Kundry, Merlins liebevolle
Gefährtin
Was geht in
den Köpfen unserer Hunde vor? Sicher viel mehr, als wir
uns in unserer zweibeinigen Überheblichkeit vorstellen
können. Welch reichhaltiges Repertoire an mentalen
Fähigkeiten eröffnet sich doch innerhalb einer engen,
von Fürsorge und Zuwendung getragenen Rudelgemeinschaft
nicht nur zwischen-hundlich, sondern auch in der Beziehung
zwischen Mensch und Hundekumpan. Wer immer die Möglichkeit
besitzt, seine Hunde im unmittelbaren Familienverband im Alltag
zu beobachten, wird mit Überraschung die vielfältigen
hundlichen Ausdrucksmöglichkeiten entdecken. Hunde
gewähren uns täglich Einblicke in ihre Sinnes- und
Gefühlswelt - eine kleine, scheinbar belanglose Episode
möge dies veranschaulichen.
Vorausgesetzt sei zuvor, dass Merlin, der Nimmersatt, erstmals
zur mengenmässig reduzierten Abendmahlzeit einen kleinen
Zuschuss eines aufquellenden Futters bekam, in der Absicht,
seinen Dauerappetit etwas zu dämpfen.
Üblicherweise lassen sich meine Hunde morgens, jeder in
seinem Korb, in einem liebevollen Morgenritual "wecken ". Wie
ich am Morgen nach der ominösen Abendmahlzeit mein
Schlafzimmer verlasse, stehen beide vor meiner Türe.
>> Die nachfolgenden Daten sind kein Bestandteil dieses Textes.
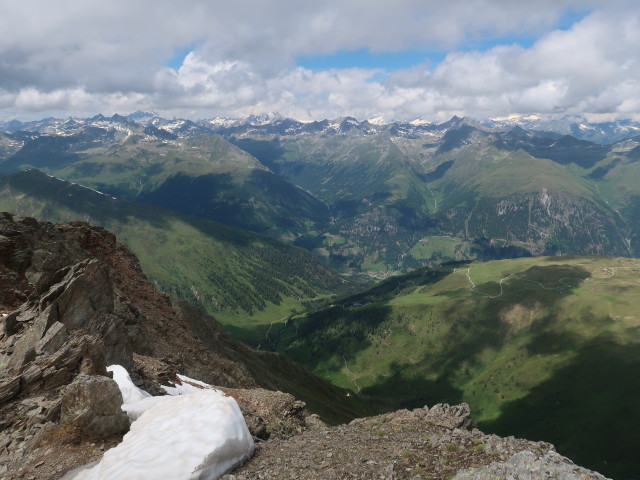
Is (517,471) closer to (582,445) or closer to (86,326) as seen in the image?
(86,326)

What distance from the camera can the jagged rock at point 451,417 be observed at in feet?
114

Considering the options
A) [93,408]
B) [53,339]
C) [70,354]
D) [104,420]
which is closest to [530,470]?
[104,420]

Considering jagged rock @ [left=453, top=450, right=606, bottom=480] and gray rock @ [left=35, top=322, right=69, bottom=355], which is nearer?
jagged rock @ [left=453, top=450, right=606, bottom=480]

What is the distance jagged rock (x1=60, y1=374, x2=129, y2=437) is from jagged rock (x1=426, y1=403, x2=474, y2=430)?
83.7 ft

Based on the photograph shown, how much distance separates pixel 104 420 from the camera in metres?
24.1

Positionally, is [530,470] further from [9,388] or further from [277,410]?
[9,388]

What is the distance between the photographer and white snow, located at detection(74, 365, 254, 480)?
19.6 m

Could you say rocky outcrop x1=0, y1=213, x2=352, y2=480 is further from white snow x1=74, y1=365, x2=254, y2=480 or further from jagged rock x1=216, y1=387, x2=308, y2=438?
white snow x1=74, y1=365, x2=254, y2=480

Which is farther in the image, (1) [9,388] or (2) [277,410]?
(2) [277,410]

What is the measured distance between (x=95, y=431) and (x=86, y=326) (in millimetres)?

Merlin etwas im Hintergrund, Rute und Ohren auf Halbmast.
Kundry, wie besessen wedelnd, springt eins ums andere Mal an
mir hoch und versucht in höchster Aufregung mein Gesicht
zu lecken.
Ahnungslos, wie ich bin, kann ich mir keinen Vers auf diesen
ungestümen Gefühlsausbruch machen. Was ist nur los
mit meinen Hunden? Aber ein leiser Verdacht keimt nun doch auf.
Und siehe da - im Wohnzimmer prangt auf dem schönsten
Teppich neben dem Esstisch ein überdimensionaler
Kothaufen... das Quellfutter, natürlich!
Merlin hat sich inzwischen ins Abseits verzogen, aber Kundry
wedelt beschwichtigend weiter und lässt ihren ganzen
Charme spielen. Ist ja schon gut! Ich schaffe das Ergebnis
dieser nächtlichen Panne stillschweigend beiseite und alle
drei gehen wir zur Tagesordnung über.
Das Pikante daran war, dass das magen- und darmfüllende
Futter vom Vor-Vorabend noch immer Merlins Bauch strapazierte
und sich das gleiche hektische Beschwichtigungsgehabe vor
meiner Türe auch am folgenden Morgen abspielte. Diesmal
war ich gewitzt und machte mich ohne Kommentar sogleich auf die
Socken ins Wohnzimmer und entfernte mit Schaufel und spitzen
Fingern einmal mehr einen stattlichen Haufen.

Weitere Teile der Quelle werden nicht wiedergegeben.